Jaroszewicz v. Facilities Development Corp.

Decision Date21 November 1985
Citation115 A.D.2d 159,495 N.Y.S.2d 498
PartiesElaine F. JAROSZEWICZ, as Administratrix of the Estate of Alfred K. Jaroszewicz, Deceased, Appellant, v. FACILITIES DEVELOPMENT CORPORATION et al., Defendants, and C.F. Murphy Associates et al., Respondents, and County Electric Company, Inc., et al., Appellants. (And Two Third-Party Actions.)
CourtNew York Supreme Court — Appellate Division

Toberoff & Tessler (Morton Miller, of counsel), New York City, for Elaine F. Jaroszewicz, appellant.

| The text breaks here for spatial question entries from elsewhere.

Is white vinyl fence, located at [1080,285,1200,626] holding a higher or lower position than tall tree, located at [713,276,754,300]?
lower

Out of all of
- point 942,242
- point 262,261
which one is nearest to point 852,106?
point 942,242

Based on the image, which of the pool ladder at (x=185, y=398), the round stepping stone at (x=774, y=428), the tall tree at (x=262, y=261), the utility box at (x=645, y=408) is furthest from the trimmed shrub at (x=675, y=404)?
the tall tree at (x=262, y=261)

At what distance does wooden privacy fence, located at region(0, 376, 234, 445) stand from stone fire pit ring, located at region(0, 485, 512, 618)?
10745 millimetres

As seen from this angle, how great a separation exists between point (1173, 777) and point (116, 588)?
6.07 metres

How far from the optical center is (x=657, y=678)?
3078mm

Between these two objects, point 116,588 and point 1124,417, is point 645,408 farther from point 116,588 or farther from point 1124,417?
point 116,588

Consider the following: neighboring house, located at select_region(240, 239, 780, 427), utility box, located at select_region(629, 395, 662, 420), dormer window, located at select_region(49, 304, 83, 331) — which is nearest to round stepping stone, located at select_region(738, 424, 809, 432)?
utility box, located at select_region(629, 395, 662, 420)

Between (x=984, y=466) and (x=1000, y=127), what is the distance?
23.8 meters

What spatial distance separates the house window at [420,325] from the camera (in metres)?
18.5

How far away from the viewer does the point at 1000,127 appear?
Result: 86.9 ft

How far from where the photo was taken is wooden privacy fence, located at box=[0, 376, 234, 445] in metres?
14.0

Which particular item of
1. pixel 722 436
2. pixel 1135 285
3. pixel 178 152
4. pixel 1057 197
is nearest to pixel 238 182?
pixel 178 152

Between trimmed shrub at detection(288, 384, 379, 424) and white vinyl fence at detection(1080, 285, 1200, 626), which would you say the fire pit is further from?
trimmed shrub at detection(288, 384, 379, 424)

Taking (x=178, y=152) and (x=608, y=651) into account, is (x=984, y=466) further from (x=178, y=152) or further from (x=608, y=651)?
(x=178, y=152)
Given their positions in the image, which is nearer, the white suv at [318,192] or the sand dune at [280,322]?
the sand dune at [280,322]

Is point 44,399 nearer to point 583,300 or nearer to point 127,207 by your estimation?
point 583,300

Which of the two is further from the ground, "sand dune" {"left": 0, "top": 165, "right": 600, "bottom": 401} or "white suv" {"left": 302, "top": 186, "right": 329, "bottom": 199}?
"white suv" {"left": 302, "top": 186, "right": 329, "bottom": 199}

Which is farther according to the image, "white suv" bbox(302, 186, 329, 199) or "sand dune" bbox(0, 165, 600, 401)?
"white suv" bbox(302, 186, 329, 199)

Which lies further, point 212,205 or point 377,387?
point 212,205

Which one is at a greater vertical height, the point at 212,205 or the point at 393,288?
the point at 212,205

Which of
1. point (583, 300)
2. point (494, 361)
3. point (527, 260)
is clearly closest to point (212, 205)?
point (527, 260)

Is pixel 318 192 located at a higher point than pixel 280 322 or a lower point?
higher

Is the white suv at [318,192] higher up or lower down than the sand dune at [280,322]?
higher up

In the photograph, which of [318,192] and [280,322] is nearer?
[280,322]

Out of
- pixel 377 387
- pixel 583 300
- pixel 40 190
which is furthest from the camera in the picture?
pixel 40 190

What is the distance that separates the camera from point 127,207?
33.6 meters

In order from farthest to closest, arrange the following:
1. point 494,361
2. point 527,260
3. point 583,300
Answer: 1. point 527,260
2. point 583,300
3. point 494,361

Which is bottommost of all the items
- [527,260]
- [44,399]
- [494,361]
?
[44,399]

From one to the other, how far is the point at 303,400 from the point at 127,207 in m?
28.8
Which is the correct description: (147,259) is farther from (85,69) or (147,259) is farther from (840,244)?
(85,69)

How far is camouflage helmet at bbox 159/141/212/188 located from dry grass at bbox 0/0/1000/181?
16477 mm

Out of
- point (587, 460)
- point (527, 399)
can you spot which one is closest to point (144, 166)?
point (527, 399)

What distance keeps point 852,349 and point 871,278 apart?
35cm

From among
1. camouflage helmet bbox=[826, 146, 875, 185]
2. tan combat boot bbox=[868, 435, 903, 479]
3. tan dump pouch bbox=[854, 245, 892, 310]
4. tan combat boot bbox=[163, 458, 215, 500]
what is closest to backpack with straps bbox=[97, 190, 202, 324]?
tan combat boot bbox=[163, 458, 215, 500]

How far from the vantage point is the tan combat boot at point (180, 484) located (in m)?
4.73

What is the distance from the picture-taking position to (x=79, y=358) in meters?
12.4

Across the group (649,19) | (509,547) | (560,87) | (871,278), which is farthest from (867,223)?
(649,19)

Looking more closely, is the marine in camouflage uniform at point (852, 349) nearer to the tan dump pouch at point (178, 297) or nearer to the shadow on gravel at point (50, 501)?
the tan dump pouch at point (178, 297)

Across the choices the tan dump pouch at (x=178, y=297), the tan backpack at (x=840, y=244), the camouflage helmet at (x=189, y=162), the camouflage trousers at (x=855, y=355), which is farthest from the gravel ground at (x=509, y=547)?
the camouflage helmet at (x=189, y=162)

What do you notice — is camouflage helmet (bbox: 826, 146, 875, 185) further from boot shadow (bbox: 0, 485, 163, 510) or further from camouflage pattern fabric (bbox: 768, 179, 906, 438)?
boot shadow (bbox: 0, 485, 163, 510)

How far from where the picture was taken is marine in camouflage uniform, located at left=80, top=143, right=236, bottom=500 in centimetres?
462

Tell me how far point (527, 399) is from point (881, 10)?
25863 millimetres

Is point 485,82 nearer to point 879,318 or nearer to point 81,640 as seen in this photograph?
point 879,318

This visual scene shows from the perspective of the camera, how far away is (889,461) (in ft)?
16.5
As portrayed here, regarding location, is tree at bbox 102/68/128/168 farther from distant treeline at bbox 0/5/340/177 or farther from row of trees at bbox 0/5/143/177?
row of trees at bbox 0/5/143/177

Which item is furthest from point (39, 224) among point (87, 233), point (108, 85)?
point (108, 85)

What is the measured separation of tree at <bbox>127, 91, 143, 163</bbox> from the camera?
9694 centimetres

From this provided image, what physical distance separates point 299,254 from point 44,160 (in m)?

Pentak, Brown & Tobin (Robert A. Murphy, Jr., of counsel), Albany, for County Elec. Co., Inc., appellant.

James L. Pemberton, 701 Union Street, Schenectady, New York 12305, for Bombace Contracting Company, Inc., appellant.

Donohue, Donohue & Sabo (Kenneth Varley, of counsel), Albany, for C.F. Murphy Associates, respondent.

Before MAHONEY, P.J., and MAIN, CASEY, WEISS and LEVINE, JJ.

CASEY, Justice.

Appeal from an order of the Supreme Court at Special Term (Kahn, J.), entered March 29, 1985 in Albany County, which granted the motion of defendants C.F. Murphy Associates and Lothrop Associates for summary judgment dismissing the complaint and all cross claims asserted against them.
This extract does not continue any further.